The below block of code creates two dataframes from the anthemLife_dataframe by pivoting the type of coverage to the column and the rates/coverages to the values.  These two dataframes are then joined on Employee name.  Flat Rate 1 Column is dropped from the dataframe and data without entries is replaced with a 0 as opposed to being N/A for calculation purposes.

In [10]:
final_columns = ['Employee Name','Long-Term Disability Coverage', 'Long-term Disability Rate', 'Short-Term Disability Coverage', 'Short-Term Disability Rate', 'Basic Life Coverage', 'Basic Life Rate','Dependent Life Coverage','Dependent Life Rate' ,'Voluntary Life Coverage', 'Voluntary Life Rate', 'Voluntary AD&D Coverage', 'Voluntary AD&D Rate', 'Voluntary Dependent Life Coverage', 'Voluntary Dependent Life Rate', 'Voluntary Dependent AD&D Coverage', 'Voluntary Dependent AD&D Rate', 'Total Rate']

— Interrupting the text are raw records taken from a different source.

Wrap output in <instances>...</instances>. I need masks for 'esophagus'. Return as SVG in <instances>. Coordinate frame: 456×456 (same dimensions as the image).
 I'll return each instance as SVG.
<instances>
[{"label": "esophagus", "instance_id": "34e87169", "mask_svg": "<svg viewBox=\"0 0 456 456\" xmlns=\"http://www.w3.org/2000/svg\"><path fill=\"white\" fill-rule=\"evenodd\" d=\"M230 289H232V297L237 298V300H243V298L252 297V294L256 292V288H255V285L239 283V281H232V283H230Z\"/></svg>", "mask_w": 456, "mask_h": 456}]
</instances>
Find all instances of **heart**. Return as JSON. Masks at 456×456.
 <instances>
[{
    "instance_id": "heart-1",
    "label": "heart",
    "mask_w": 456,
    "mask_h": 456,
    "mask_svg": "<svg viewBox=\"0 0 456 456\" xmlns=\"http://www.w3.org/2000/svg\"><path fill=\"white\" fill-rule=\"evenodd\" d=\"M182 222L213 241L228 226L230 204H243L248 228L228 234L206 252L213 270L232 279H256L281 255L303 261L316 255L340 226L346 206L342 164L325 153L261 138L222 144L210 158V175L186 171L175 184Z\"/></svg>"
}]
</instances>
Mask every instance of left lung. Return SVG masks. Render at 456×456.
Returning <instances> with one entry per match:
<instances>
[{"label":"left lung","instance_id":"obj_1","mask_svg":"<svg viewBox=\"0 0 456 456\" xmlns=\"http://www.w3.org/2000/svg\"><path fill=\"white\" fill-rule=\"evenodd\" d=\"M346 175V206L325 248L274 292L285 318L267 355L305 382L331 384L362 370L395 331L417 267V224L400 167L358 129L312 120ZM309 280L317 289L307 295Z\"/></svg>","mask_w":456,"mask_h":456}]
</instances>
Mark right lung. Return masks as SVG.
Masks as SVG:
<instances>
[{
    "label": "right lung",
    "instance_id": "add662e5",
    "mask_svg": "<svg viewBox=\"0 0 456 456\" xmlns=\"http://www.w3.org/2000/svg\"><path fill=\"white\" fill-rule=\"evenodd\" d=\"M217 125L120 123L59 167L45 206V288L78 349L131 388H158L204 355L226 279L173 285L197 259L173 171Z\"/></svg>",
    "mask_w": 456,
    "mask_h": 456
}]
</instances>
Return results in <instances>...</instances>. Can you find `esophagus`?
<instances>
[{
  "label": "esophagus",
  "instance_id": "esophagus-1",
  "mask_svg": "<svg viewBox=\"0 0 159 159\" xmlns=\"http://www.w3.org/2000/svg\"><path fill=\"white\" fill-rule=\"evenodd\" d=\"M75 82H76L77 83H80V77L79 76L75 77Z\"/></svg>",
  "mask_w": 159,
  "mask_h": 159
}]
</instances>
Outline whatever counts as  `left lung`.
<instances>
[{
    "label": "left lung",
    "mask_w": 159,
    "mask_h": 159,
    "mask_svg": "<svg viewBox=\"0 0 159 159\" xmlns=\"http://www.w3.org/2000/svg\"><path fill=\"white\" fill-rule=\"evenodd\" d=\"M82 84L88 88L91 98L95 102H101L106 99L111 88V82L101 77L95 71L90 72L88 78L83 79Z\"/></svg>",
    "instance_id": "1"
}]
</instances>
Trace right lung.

total_coverage_pivot_frame = pd.pivot(data = anthemLife_dataframe, index = 'Employee Name', columns = 'Benefit Plan Type', values = 'Coverage Amount').drop(['Flat Rate 1'], axis = 'columns', errors = 'ignore')
total_coverage_pivot_frame.rename(mapper = lambda x:x + ' Coverage', axis = 'columns', inplace=True)

rate_pivot_frame = pd.pivot(data = anthemLife_dataframe, index = 'Employee Name', columns = 'Benefit Plan Type', values = 'Total Cost Per Pay Period').drop(['Flat Rate 1'], axis = 'columns', errors = 'ignore')
rate_pivot_frame.rename(mapper = lambda x:x + ' Rate', axis = 'columns', inplace=True)
rate_pivot_frame.fillna(0, inplace= True)
rate_pivot_frame['Total'] = rate_pivot_frame.sum(axis = 1)

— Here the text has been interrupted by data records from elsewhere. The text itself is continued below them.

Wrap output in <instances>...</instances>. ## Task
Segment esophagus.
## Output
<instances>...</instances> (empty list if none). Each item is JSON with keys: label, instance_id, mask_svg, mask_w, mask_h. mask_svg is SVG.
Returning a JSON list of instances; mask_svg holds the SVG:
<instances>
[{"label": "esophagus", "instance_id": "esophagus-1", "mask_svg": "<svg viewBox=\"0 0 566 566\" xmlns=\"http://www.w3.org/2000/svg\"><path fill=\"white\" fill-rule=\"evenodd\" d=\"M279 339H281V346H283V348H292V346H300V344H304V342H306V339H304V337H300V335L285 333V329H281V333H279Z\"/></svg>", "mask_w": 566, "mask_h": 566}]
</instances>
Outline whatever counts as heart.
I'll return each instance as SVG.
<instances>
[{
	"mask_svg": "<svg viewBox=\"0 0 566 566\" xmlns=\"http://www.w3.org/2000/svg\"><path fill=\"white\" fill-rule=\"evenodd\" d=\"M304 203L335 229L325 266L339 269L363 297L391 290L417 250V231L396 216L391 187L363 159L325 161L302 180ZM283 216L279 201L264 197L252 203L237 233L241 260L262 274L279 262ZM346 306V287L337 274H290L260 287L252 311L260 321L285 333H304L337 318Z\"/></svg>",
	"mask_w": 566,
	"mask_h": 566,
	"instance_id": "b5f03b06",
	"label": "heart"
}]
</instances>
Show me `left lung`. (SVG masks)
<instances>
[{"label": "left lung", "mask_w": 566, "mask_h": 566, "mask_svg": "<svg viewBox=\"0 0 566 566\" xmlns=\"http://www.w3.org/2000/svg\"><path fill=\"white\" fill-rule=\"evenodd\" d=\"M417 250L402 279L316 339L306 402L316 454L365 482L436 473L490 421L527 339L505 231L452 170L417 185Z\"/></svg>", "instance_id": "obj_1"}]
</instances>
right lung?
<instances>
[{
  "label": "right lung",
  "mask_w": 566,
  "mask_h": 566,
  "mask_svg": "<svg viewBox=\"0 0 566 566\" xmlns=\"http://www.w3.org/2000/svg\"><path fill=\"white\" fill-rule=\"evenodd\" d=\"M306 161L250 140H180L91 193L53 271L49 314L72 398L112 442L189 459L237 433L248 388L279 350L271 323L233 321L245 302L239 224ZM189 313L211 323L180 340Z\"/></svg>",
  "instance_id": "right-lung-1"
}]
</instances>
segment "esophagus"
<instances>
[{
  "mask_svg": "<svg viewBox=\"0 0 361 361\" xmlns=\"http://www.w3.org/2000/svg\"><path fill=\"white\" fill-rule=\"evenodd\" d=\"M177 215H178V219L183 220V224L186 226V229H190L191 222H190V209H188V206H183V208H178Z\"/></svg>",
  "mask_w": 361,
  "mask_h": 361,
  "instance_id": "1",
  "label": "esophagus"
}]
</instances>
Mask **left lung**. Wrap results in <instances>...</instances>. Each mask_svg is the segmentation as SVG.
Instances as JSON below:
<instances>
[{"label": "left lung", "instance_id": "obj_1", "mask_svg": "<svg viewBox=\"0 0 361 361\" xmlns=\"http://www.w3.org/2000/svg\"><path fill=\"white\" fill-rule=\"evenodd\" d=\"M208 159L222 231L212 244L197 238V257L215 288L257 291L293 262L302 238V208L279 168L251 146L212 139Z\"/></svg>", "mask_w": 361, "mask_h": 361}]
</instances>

joined_frame = total_coverage_pivot_frame.join(other = rate_pivot_frame, on = 'Employee Name')
joined_frame.fillna(0, inplace=True)
joined_frame.sort_values('Employee Name', inplace = True)

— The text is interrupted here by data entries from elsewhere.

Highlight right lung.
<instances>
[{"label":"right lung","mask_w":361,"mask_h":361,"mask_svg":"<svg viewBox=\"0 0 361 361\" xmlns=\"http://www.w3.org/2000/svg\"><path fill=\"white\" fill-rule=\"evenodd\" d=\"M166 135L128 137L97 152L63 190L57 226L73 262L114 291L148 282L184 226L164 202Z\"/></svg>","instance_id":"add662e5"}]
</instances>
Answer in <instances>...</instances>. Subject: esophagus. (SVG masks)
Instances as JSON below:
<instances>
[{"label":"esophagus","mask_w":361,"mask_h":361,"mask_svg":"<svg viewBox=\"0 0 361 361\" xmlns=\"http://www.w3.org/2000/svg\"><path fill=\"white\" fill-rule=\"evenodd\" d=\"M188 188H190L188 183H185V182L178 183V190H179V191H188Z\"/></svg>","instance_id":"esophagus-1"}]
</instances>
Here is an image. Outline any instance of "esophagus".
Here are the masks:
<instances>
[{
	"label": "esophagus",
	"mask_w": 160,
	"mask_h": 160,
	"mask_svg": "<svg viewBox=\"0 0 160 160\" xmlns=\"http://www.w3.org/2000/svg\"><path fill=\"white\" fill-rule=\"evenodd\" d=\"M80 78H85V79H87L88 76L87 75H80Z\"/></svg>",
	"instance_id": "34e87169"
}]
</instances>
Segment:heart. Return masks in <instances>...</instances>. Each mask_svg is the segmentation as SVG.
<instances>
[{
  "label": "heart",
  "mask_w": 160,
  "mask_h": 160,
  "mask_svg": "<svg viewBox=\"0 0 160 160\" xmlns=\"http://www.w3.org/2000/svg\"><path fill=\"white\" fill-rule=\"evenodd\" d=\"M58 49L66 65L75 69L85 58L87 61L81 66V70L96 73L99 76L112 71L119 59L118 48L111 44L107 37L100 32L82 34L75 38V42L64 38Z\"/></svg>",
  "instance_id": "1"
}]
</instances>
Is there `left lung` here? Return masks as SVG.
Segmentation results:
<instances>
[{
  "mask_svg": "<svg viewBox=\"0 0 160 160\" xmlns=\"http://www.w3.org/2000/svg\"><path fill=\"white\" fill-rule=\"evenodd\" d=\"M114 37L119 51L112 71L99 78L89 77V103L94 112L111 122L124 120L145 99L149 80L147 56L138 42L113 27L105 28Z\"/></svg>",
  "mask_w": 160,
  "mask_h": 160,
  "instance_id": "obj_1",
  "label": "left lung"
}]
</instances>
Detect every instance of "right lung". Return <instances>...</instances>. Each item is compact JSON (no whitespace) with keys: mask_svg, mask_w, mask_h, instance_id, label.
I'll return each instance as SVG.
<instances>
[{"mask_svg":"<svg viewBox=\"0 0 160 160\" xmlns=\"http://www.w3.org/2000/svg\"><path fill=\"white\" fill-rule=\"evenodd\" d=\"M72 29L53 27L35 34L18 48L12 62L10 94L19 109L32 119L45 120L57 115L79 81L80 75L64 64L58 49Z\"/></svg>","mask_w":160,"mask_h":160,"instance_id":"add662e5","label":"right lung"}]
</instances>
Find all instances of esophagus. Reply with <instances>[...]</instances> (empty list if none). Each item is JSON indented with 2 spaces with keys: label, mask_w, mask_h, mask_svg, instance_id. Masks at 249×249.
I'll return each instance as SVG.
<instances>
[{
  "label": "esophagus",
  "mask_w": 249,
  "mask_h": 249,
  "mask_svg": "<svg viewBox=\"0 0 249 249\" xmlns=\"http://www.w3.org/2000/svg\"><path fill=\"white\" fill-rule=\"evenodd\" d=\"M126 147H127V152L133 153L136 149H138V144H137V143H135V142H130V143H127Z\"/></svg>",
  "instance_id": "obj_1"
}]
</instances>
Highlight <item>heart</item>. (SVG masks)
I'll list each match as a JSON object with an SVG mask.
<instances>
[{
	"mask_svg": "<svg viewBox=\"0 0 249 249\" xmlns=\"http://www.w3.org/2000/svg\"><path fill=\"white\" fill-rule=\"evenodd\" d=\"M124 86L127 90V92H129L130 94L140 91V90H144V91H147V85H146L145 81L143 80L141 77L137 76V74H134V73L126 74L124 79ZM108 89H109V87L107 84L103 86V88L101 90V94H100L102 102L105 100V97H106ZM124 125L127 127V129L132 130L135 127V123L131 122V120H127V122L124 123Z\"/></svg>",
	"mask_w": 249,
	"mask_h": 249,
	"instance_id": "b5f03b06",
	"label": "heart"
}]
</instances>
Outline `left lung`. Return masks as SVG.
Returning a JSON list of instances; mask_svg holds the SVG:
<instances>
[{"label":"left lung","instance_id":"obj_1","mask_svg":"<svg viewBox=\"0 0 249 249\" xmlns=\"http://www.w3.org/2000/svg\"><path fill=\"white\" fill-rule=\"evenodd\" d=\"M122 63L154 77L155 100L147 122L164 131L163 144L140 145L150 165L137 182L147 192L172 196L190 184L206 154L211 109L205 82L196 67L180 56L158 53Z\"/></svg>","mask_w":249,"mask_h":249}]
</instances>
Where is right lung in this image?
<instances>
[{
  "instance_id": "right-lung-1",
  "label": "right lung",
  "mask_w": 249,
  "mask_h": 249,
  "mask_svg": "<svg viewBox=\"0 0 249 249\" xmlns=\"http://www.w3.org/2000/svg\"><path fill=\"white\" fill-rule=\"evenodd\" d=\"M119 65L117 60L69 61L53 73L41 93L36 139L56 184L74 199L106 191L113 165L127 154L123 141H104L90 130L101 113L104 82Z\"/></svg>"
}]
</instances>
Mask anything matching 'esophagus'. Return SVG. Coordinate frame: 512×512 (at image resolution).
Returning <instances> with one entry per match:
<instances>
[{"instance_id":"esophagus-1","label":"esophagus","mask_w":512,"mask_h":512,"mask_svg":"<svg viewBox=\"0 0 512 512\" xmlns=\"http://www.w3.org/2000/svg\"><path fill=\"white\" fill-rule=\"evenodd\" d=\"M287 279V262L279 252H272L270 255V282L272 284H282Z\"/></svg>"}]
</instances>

del total_coverage_pivot_frame
del rate_pivot_frame

The below block of code reorders the column names to match what the consolidated billing format is.

In [11]:
new_column_order = ['Employee Long Term Disability Insurance Coverage', 
'Employee Long Term Disability Insurance Rate',
'Employee Short Term Disability Insurance Coverage',
'Employee Short Term Disability Insurance Rate',
'Employee Basic Life Insurance Coverage',
'Employee Basic Life Insurance Rate',
'Employer Paid Dependent Life Insurance Coverage',
'Employer Paid Dependent Life Insurance Rate',
'Voluntary Employee Life Insurance Coverage',
'Voluntary Employee Life Insurance Rate',
'Voluntary Employee AD&D Insurance Coverage',
'Voluntary Employee AD&D Insurance Rate',
'Child Life Insurance Coverage',
'Child Life Insurance Rate',
'Spouse Life Insurance Coverage',
'Spouse Life Insurance Rate',
'Child AD&D Insurance Coverage',
'Child AD&D Insurance Rate',
'Spouse AD&D Insurance Coverage',
'Spouse AD&D Insurance Rate',
'Total']
joined_frame = joined_frame[new_column_order]

The below block of code loads the template workbook and saves it as a new workbook.  This new workbook then has the dataframe uploaded into a new sheet titled "Consolidated Billing Report".

In [12]:
template_workbook = load_workbook('Carrier Billing Template.xlsx')
template_workbook.save(output_report_file_name+'.xlsx')
current_workbook = load_workbook(output_report_file_name+'.xlsx')
border = NamedStyle(name = "border")
bd = Side(style = 'medium', color = '000000')
border.border = Border(left = bd, right = bd, top = bd, bottom = bd)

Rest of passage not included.